Walt Disney Family Museum

Walt Disney Family Museum

Included in the exhibition are classic works by Disney legend Mary Blair. Credited with introducing modern art to the Disney studio, Mary Blair’s work was very adventuresome during the 1940s and 50s, especially in her use of asymmetrical shapes in her illustrations of animals, which created more dynamism and visually compelling scenes. Of the many films she contributed to, it was “Alice in Wonderland” that bears her influence as an artist in its bright colors and all-encompassing imagery that visually entices audiences into entering magical worlds.

“Blair and Garcia may have half a century separating them, but they both were carving out new territory. Blair was one of the few women in the animation business; her position is a credit to Disney’s foresight. Garcia’s aesthetics have pushed illustration further into the art world and brought it to the attention of a new, younger generation,” says Romo.

As Garcia stated in an interview with the Los Angeles Times in 2010, “The original John Tenniel illustrations were always some of my favorites and those were definitely lodged in my head.
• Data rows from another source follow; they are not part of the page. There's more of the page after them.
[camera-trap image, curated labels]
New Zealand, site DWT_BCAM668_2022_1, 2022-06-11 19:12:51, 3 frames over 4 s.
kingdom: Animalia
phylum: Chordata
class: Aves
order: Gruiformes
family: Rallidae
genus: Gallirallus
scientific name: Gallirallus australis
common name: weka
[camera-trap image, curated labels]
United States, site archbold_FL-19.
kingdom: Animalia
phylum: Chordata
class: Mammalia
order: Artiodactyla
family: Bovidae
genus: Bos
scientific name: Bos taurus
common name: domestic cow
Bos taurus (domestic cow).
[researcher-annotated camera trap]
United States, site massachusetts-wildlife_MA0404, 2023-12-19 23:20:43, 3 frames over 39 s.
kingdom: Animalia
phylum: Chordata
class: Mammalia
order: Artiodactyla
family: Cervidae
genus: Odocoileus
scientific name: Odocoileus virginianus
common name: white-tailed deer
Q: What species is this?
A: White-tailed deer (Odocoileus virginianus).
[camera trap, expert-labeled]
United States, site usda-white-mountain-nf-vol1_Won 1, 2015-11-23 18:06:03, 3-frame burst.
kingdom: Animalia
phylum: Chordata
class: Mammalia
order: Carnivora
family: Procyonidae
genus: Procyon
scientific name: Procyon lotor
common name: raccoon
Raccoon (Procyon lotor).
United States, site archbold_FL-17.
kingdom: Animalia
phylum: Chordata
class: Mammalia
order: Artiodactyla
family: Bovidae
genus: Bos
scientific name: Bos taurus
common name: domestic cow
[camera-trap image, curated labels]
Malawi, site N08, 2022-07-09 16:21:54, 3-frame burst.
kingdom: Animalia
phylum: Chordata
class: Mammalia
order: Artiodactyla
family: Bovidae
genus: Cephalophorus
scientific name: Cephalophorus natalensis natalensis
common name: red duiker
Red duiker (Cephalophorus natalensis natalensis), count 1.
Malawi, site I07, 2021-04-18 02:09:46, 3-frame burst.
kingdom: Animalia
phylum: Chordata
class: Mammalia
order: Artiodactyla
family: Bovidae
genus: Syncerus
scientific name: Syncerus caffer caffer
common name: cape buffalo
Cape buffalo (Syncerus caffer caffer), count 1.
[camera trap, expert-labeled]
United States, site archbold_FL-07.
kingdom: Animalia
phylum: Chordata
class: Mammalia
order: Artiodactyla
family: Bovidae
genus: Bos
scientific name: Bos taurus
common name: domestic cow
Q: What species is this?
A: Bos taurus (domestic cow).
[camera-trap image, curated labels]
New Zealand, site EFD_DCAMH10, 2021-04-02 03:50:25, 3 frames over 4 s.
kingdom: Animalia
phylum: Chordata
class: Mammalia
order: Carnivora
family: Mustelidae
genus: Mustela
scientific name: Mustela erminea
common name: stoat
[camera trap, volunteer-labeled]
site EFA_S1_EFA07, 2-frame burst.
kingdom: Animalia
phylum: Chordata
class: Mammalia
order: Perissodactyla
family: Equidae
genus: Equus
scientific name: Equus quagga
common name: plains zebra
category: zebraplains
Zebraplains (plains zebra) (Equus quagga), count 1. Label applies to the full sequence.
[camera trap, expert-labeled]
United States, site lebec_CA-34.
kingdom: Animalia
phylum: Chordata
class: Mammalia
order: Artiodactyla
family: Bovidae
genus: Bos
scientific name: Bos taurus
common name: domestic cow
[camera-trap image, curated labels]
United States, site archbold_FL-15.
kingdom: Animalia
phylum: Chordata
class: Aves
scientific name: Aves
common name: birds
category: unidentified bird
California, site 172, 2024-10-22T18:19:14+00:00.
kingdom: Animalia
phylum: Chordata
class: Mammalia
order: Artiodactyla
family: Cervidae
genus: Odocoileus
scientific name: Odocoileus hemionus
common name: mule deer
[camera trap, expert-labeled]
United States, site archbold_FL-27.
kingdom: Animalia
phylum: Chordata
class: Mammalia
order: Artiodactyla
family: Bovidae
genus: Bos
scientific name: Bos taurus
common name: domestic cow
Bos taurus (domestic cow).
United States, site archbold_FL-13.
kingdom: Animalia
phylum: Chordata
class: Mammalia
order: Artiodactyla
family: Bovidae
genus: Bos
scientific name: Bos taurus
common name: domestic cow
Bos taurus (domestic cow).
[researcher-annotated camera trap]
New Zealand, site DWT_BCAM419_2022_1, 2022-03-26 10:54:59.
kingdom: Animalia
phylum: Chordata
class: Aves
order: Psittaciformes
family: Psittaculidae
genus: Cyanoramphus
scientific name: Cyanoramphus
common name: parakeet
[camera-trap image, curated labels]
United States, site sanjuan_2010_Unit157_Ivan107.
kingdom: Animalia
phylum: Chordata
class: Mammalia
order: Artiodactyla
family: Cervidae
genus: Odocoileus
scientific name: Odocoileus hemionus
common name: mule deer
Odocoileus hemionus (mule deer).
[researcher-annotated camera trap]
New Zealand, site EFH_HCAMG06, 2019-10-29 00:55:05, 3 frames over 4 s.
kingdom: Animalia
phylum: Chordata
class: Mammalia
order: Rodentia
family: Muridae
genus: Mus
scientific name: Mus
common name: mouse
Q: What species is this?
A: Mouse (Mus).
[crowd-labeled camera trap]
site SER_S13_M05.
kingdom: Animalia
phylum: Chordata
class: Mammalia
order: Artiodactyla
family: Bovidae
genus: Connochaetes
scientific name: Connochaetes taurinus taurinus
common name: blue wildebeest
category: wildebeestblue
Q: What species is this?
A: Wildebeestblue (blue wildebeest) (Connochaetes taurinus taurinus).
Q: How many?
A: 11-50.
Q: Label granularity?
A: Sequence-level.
I wanted to stay true to his vision but I’m so influenced by Disney. I loved the backgrounds in their early movies [Snow White and the Seven Dwarfs and Pinocchio], so I watched a lot of those films to try to get more of a color feel. They were all done in the 1930s with watercolor, which has that very classic touch. Using that was my vision for the work.”

“I always liked the themes of Alice and playing with the idea of landscape being somewhat surreal, cartoonish, not totally based in reality. The story lends itself to the kind of work I do anyway, the sort of shifting of realities,” Garcia continued.